Selected excerpt
■ ■ ■ ■

Friday, October 20, 2017

Spiders and the shrew brain


What can I tell you about spiders? Spiders have eight legs. Spiders' legs need vascular pressure to straighten. Their natural, relaxed state is bent. That's why their legs curl up when they croak.
We’re supposed to like spiders. Spiders are good. Spiders eat bugs that bug us. Spiders recycle sewage into rainwater. Spiders give us spider honey and spider silk. Spiders make friends with barnyard pigs.
But. Only. There's a spider-shaped set of linked cells in the visual cortex. Linked by a web of connections all the way down to the part of the brain that's left over from when we were the size of shrews, running around under the feet of tyrannosauruses. The spider-shape triggers that spider-shaped set of cells, which sends a spike of action potentials (if you could detect them with a Geiger counter the clicks would blend together in a hum)—sends that spike signal down into the shrew brain, and the shrew brain says, "Squish it! Squish it NOW!"
You can override it. Your big folds, Mr. Cortex Guy, they can override the squishing reflex. Tell you that the spider is your friend, etc., etc., blah, blah. The cortex does drone on a lot. Can let you look at pictures of wolf spiders with all their hair and rows of black, beady eyes staring at the camera. Lets you pet tarantulas, if you're the type that pets tarantulas. But underneath, your shrew-monkey-cretaceous-mammal brain is screaming, "Squish it squish it squish it squish it now before it kills you!" Because the little shrew-monkeys without arachnophobia all got eaten by spiders. Only the others reproduced. Or reproduced more.
Eventually it causes problems, this dissonance between the outer and inner brain parts. Makes your eyes start to vibrate. Makes you squish other things, since you can't squish the spiders. There was an arachnologist once who got arrested for squashing all the kiwifruits at the Safeway. "They were looking at me," he said as they hauled him away. "All furry, with their beady little eyes. Had to squish 'em before they sprouted legs. Once they do that, they crawl into the heating ducts and you can never get 'em all out."
I know this about the shrew-monkey brain because it happens to me. The side of the house is Spiderville. Spider City. Especially toward the end of the fall. They're orb-weaver spiders, mostly. Big webs that look just like your textbook, comic-book spider webs. The owner hangs upside-down, right in the middle.
I was out there one night last fall, poking around in the bushes and spider webs with a flashlight, looking for the breach where some itchy little squirrels were getting into the walls and scuttling around. I felt something on my arm. It was a spider. Big, fat spider, abdomen the size of a grape, where you could see stripes and segments, see the row of little holes the spider breathes through—spiracles?—in the small circle of light from the flashlight. Feel the touch of eight brushing legs. Feel, I swear, the prick of venomous fangs testing my skin for the tenderest spot. I shuddered. For real, and I'm not a shuddering kind of person. Shuddered, flailed at the spider. Brushed it off, and my shrew brain had me stamping on it over and over in the rain.
I'm sorry now. A little bit. But my shrew brain keeps telling me I did the right thing.

■ ■ ■ ■

Provided data
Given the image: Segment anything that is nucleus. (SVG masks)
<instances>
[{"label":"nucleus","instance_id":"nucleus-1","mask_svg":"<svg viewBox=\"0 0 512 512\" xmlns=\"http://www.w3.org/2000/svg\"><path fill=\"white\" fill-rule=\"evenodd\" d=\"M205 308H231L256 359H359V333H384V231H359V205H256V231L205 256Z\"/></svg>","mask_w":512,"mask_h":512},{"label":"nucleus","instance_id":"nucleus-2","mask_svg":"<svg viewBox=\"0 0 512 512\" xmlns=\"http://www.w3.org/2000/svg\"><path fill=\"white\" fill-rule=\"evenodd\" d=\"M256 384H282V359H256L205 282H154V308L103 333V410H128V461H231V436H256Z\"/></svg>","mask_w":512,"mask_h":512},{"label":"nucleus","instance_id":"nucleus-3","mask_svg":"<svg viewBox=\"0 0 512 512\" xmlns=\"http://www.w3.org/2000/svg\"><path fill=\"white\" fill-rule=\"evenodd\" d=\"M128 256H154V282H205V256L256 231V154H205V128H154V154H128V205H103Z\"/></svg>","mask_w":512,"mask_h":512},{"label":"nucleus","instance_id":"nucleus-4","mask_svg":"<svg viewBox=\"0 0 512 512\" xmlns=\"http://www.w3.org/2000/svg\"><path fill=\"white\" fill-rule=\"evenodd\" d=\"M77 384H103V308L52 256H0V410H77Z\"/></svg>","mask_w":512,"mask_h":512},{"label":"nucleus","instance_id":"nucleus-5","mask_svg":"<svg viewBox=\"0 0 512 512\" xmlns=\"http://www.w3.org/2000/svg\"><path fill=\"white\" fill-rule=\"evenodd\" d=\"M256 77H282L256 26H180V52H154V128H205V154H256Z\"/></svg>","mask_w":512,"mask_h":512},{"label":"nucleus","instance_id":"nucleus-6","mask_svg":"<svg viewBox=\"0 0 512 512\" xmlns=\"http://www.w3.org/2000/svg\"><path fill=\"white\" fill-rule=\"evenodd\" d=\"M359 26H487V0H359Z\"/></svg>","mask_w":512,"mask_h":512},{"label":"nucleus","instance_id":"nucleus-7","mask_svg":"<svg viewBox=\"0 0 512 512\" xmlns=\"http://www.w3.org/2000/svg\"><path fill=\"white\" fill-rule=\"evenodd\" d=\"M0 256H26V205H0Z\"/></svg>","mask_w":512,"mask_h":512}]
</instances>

■ ■ ■ ■

Activity
Could you reproduce, word for word, the passage of the spider essay that runs from "Eventually it causes" up to and including "in the middle."?

Response to the exercise
Eventually it causes problems, this dissonance between the outer and inner brain parts. Makes your eyes start to vibrate. Makes you squish other things, since you can't squish the spiders. There was an arachnologist once who got arrested for squashing all the kiwifruits at the Safeway. "They were looking at me," he said as they hauled him away. "All furry, with their beady little eyes. Had to squish 'em before they sprouted legs. Once they do that, they crawl into the heating ducts and you can never get 'em all out."
I know this about the shrew-monkey brain because it happens to me. The side of the house is Spiderville. Spider City. Especially toward the end of the fall. They're orb-weaver spiders, mostly. Big webs that look just like your textbook, comic-book spider webs. The owner hangs upside-down, right in the middle.